‘Bleak’ U.N. Report Finds World Heading to Climate Catastrophes - blondie9x
https://www.nytimes.com/2019/11/26/climate/greenhouse-gas-emissions-carbon.html
======
blondie9x
To all, because governments have mostly failed us on quick action I created a
climate pledge. It is open to feedback but I think starting with individual
commitments and sustainable lifestyles will help us move society forward as a
whole.

Governments are not moving quickly enough on climate change with small
incremental changes over time. However, people and organizations who champion
these efforts can pressure governments to drive faster change.

Climate Pledge

To protect humanity now and for the future of our posterity I am committing to
the following.

\- I pledge to limit eating red meat. I will restrict intake of cows and lambs
etc.

\- If I choose to have children, I will have 2 or less.

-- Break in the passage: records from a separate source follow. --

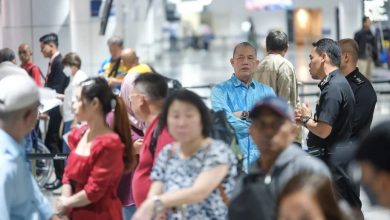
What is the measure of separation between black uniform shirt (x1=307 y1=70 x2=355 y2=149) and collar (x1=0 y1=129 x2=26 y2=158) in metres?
2.99

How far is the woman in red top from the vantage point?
16.8 feet

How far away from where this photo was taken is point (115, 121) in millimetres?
Result: 5438

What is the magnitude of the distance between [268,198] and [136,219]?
912mm

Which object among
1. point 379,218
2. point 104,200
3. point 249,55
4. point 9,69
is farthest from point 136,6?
point 379,218

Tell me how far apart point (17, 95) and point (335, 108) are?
119 inches

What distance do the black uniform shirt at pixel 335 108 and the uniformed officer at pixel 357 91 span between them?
270 mm

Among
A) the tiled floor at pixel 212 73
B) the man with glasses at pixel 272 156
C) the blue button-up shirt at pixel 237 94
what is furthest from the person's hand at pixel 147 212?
the tiled floor at pixel 212 73

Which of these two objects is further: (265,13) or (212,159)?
(265,13)

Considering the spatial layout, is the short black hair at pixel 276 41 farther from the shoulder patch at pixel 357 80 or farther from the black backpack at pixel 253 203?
the black backpack at pixel 253 203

\- I will try to use cycling or mass transit options whenever possible and to
participate in efforts to expand transit.

\- I will restrict flying to only when necessary and try to limit flying to
only when no other choice is available. If I do fly I will try to offset all
emissions.

\- I will try my utmost to conserve energy and minimize use of heating and
cooling appliances.

\- I will try my best to limit energy use to renewable sources when I have the
choice. When I cannot choose I will fight for the ability to have this choice.

\- I will try to help those close to me understand these choices and the need
for those able, to also join the pledge.

\- I will only consume what I need. I will not perpetuate extravagance and
will only support companies who champion sustainable efforts.

\- I will do my best to strive for and support sustainable and minimalist
technology.

\- I will stay involved in the public discourse on environmental issues and
stay engaged on efforts to mitigate climate change.